___ Provided data ___
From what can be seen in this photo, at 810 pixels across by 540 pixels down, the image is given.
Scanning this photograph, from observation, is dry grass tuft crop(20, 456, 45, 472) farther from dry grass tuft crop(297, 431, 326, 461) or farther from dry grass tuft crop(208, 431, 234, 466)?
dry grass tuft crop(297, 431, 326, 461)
___
___ Provided data ___
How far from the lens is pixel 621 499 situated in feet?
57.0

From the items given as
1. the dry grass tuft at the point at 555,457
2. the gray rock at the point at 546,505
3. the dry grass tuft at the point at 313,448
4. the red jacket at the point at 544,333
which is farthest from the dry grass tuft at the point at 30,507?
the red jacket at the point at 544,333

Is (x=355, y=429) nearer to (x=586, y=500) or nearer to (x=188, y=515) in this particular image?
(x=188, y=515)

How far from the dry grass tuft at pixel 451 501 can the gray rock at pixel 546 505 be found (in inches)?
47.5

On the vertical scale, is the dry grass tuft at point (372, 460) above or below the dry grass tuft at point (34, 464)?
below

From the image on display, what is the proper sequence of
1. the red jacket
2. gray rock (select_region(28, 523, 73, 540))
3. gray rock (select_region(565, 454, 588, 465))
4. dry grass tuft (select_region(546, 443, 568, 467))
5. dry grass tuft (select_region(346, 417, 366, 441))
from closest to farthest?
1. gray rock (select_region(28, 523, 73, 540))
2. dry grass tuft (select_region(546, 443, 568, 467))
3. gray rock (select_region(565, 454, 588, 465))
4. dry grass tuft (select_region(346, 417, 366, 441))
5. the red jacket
___
Requirements
Return every line of the records above that holds the word "given".

Output for this task
From what can be seen in this photo, at 810 pixels across by 540 pixels down, the image is given.
From the items given as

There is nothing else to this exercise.